Cosa pensa di Pellegrini?
Credo che Pellegrini sia un giocatore polivalente a centrocampo, è un giocatore offensivo che a volte nella Roma ha giocato anche da centrocampista basso, però io credo che sia migliore quando offende, perché comunque ha il gol dentro, credo che interno dei tre a centrocampo sia il suo ruolo migliore, però è un giocatore che può giocare esterno di attacco, come ha fatto con noi in Finlandia dove ha giocato benissimo.

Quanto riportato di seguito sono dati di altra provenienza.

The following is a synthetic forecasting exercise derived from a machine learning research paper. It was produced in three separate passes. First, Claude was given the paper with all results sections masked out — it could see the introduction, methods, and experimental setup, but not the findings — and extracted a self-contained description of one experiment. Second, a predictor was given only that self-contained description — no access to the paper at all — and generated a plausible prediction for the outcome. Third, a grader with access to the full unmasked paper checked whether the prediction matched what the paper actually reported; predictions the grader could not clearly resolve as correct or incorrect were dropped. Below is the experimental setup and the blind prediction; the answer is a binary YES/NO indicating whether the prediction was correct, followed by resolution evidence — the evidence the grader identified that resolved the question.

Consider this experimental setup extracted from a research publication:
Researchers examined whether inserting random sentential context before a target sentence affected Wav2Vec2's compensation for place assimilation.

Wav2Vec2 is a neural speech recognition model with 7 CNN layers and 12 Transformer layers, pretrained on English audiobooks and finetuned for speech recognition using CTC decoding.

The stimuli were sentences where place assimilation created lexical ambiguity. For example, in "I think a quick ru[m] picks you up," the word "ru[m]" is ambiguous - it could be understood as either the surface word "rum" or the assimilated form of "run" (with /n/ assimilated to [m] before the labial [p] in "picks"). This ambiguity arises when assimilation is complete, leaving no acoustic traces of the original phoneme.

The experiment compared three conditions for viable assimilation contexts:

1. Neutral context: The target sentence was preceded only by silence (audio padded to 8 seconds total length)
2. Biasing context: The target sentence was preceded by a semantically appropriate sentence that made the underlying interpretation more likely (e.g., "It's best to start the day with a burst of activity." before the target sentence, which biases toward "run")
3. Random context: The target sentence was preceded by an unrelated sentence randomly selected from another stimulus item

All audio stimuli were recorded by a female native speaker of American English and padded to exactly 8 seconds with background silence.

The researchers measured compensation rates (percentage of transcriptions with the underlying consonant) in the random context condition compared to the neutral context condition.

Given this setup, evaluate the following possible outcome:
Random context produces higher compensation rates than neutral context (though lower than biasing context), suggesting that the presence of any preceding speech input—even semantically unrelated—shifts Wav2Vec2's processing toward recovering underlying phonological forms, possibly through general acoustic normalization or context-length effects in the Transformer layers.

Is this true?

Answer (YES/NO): NO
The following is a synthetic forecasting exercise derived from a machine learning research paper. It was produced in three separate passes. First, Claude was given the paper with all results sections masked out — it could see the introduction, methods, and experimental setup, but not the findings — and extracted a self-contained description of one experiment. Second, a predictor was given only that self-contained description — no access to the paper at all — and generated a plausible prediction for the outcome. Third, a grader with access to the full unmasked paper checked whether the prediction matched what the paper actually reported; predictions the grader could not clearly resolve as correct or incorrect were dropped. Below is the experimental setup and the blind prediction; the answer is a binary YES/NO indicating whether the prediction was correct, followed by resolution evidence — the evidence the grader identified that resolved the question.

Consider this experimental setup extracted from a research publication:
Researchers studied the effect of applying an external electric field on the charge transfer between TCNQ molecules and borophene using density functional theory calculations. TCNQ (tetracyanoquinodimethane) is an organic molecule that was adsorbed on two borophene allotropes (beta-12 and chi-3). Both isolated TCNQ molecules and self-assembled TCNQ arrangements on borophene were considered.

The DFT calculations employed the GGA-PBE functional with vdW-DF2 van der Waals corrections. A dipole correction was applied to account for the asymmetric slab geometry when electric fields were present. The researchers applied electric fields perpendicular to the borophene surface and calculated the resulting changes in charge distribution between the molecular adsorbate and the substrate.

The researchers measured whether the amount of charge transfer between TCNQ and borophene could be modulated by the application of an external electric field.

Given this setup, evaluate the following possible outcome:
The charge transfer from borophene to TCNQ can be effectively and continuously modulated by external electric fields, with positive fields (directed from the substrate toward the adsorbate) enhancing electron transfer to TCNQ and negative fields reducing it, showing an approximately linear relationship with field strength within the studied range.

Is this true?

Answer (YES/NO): YES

È un giocatore per noi molto importante, che può migliorare ancora perché ha margini enormi e ha diverse collocazioni in campo, quindi sarà importante anche lui“.

Su Cristante, Mancini e Spinazzola
Cristante, Mancini, Spinazzola sono tutti giocatori importanti per noi. Perché io ho molta fiducia in Mancini – a parte il nome, gli dico sempre “tu devi far bella figura, non è un nome semplice”. E’ un giocatore secondo me molto forte come centrale, anche lui ha bisogno chiaramente di giocare. A me piace molto, così come Bryan. Lui gioca da centrocampista basso, ma io l’ho fatto giocare anche interno un po’ più alto. La stessa cosa per Spinazzola: io penso che sia straordinario come calciatore, ha un po’ il problema di infortunarsi spesso, quindi io spero che questo non accada. Se lui è in forma, è un giocatore incredibile“.